Kleman & Uhler observed the infrared spectrum and were the first to note absorption bands.

=== Occurrence in stars ===
The existence of CrH in stars was only established in 1980 when spectral lines were identified in S-type stars and sunspots. CrH was discovered in brown dwarfs in 1999. Along with FeH, CrH became useful in classifying L dwarfs. The CrH spectrum was identified in a large sunspot in 1976, but the lines are much less prominent than FeH.

Concentration of CrH in the L5 type of brown dwarf is 3 parts per billion compared to H, whereas the normal abundance of chromium is 0.5 parts per million compared to Hydrogen. In S-type stars a series of unknown lines appeared in the near infrared spectrum. They were termed the Keenan bands based on a spectrum of R Cyg. One of the bands with a band head at 861.11 nm was identified as due to CrH.

CrH is used to classify the L-type brown dwarfs into subtypes L0 to L8. The CrH absorption band is a diagnostic feature of L-type stars. For subtypes of the L-type brown dwarfs, L5 to L8 the CrH band at 861.1 nm is more prominent than the FeH band at 869.2 nm and for L4 these two bands are equally strong. For L0 type stars, TiO lines are similar in strength to CrH lines, and in L1 Ti0 lines are slightly weaker than CrH. L1 to L3 have FeH band stronger than the CrH.

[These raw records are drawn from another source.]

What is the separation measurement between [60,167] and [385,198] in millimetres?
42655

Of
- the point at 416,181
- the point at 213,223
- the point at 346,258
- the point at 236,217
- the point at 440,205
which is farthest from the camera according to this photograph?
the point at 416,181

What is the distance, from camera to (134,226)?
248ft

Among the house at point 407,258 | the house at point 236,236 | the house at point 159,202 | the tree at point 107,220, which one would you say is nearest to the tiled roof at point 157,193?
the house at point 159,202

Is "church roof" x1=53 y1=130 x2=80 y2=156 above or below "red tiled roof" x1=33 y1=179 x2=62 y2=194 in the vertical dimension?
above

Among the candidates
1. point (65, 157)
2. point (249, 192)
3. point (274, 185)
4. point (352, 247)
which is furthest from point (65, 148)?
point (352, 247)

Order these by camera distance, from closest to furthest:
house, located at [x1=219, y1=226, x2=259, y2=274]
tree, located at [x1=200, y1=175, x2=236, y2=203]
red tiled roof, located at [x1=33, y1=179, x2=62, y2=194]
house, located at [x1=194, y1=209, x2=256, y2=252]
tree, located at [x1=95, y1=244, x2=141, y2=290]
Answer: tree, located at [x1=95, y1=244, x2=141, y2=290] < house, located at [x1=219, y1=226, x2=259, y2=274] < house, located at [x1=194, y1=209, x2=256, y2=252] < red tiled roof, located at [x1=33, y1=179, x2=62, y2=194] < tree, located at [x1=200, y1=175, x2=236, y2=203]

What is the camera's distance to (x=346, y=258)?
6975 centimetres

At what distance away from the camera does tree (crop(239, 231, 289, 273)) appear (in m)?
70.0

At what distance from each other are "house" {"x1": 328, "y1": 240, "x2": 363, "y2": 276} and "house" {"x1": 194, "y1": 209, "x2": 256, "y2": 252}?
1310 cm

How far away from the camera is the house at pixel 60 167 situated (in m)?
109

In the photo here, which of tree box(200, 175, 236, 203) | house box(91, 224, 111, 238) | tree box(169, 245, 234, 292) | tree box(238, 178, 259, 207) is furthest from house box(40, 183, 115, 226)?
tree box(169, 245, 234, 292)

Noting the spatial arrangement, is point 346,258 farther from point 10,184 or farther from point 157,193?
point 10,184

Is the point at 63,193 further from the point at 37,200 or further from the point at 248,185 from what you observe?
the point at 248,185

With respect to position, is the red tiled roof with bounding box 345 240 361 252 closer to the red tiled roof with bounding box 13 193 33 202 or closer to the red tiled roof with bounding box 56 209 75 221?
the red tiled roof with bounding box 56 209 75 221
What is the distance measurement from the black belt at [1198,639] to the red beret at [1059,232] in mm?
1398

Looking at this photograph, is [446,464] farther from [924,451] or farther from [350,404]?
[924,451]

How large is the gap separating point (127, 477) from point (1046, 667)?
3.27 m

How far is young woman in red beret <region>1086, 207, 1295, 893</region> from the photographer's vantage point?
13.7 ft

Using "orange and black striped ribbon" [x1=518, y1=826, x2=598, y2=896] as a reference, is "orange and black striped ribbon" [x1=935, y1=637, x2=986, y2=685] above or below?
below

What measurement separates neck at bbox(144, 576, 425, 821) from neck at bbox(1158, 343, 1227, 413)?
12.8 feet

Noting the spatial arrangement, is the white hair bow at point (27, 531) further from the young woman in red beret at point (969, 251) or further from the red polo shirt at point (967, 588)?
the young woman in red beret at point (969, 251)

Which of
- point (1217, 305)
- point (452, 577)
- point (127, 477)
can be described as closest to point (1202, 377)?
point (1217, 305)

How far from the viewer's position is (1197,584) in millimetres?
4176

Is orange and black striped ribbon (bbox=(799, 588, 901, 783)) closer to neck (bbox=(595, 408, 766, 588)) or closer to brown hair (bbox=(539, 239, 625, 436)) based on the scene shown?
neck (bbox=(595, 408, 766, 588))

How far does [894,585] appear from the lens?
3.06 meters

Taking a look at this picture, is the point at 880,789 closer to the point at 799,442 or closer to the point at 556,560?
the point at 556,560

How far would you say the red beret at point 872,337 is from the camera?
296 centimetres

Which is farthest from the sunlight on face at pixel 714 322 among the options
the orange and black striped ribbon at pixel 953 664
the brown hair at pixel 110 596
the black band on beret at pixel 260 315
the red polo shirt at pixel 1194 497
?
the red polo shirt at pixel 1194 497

=== Chromium(II) hydride ===
A related chemical compound, is the more stable chromium(II) hydride, identified by Weltner et al. in 1979 using a solid argon matrix. This compound is susceptible to dimerisation in the gas phase. The dimer is more stable than the monomer by 121 kJ mol^{−1}. Chromium(II) hydride is the most hydrogenated, groundstate classical hydride of chromium. CrH_{2} is predicted to be bent, rather than linear in shape. The bond angle is 118±5°. The stretching force constant is 1.64 mdyn / Å. In an inert gas matrix atomic Cr reacts with H_{2} to make the dihydride when it is irradiated with ultraviolet light between 320 and 380 nm. The CAS number is 13966-81-9.

=== Non-classical hydrides ===
Other nonclassical hydrides also exist. They include dihydrogen molecules as a ligand, such as CrH(H_{2}), CrH_{2}(H_{2}), CrH_{2}(H_{2})_{2}. The nonclassical hydrides are formed by reacting chromium(I) or chromium(II) hydride with dihydrogen gas, with optional inert gas. Chromium trihydride excimer is formed when CrH_{2}(H_{2}) is subjected to green or yellow light.